Pastor Robin Bartlett, far right, conducts a new-member ceremony at First Church. (Photo by Matt Lucarelli, courtesy of First Church)

Hope, by nature, is defiant, counterintuitive and lodged in surprising places.

So a new report detailing the spiritual, demographic and financial challenges faced by small religious congregations meant little to the Rev. Robin Bartlett.

She plants her hopes for First Church in Sterling, Mass., on firmer ground.

"This does not look like a dying and sad church. It looks like a vibrant and active church on a Sunday morning," said Bartlett, who usually sees 130 people on Sundays, even though the sanctuary was built for the days when more than 300 came to worship.

Just this year, 30 new members have joined, including young adults such as Ann Taft, 28, who delighted in the warm welcome at First Church: "Everyone was just so excited that I was there."

More people in the pews, more energy for programs, more funds to maintain the roof — these are all keys to survival for such small congregations, according to the latest Faith Communities Today report, released Monday (Jan. 4) by the Hartford Institute for Religion Research.

It finds that congregations with fewer than 100 in weekend attendance — the most vulnerable to collapse — rose to 58 percent in 2015, up from 49 percent five years ago.

Yet the report is optimistically titled: "American Congregations 2015: Thriving and Surviving."

David Roozen, author of the report and retired director of the institute, wanted to highlight signs of hope in the research by asking about innovation, growth and positive change, particularly in those very small churches. 

He analyzed data from clergy and senior church leaders at 4,436 U.S. congregations. Although congregations serving Jews, Muslims, Buddhists and other religions were represented, they were too few for analysis. Ninety percent of U.S. congregations are Protestant (22 percent mainline and 68 percent white evangelical or historically black congregations) and 6.5 percent are Catholic, said Roozen.

Survival is relatively easy to measure.

When the Rev. Jonathan Iguina arrived atIglesia Cantico Nuevo (New Song Church) three years ago, the Pentecostal congregation in a commercial plaza in Longwood, Fla., was on the verge of shutting its doors. The last 19 people in the congregation welcomed the new pastor the first Sunday — and never came back.

*****

• [DIRECTION A] According to the article on small congregations, how many new members have joined First Church in Sterling this year?
The listing that follows has no connection to the article on small congregations.

• [ENTRIES SHOWN]
*****

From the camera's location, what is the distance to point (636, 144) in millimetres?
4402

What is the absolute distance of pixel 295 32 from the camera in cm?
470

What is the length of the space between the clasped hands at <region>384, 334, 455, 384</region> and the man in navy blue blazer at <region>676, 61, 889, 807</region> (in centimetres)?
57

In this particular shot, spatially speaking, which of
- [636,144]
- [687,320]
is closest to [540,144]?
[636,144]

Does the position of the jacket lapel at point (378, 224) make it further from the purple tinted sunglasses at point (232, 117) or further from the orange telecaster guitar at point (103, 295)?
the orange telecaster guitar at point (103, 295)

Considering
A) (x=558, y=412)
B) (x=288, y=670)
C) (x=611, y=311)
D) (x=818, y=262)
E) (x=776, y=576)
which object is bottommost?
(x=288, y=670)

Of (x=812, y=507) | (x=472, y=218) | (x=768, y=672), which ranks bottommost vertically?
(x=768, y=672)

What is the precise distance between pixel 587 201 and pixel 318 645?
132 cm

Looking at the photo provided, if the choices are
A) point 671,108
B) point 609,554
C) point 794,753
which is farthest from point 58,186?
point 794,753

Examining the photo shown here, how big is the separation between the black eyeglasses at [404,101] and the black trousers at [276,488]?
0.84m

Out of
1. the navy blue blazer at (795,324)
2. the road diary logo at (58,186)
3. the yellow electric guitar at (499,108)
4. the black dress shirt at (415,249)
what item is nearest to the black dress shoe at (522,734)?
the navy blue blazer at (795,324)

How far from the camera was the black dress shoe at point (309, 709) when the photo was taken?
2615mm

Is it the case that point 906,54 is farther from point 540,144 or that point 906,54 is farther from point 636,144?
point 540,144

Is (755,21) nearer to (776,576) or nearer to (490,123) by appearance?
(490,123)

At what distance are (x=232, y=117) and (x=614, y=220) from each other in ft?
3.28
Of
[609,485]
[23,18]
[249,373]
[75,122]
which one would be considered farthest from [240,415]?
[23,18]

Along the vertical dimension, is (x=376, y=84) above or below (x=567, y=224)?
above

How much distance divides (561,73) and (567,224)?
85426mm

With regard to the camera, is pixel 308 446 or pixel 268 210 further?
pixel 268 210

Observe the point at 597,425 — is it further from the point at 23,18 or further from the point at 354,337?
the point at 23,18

*****

• [DIRECTION B] Return the lines of the listing exactly, starting with the line that contains "With regard to" and going on through the end of the listing.

• [FINAL RESULT A] 30 new members

• [FINAL RESULT B]
With regard to the camera, is pixel 308 446 or pixel 268 210 further?
pixel 268 210

Observe the point at 597,425 — is it further from the point at 23,18 or further from the point at 354,337?
the point at 23,18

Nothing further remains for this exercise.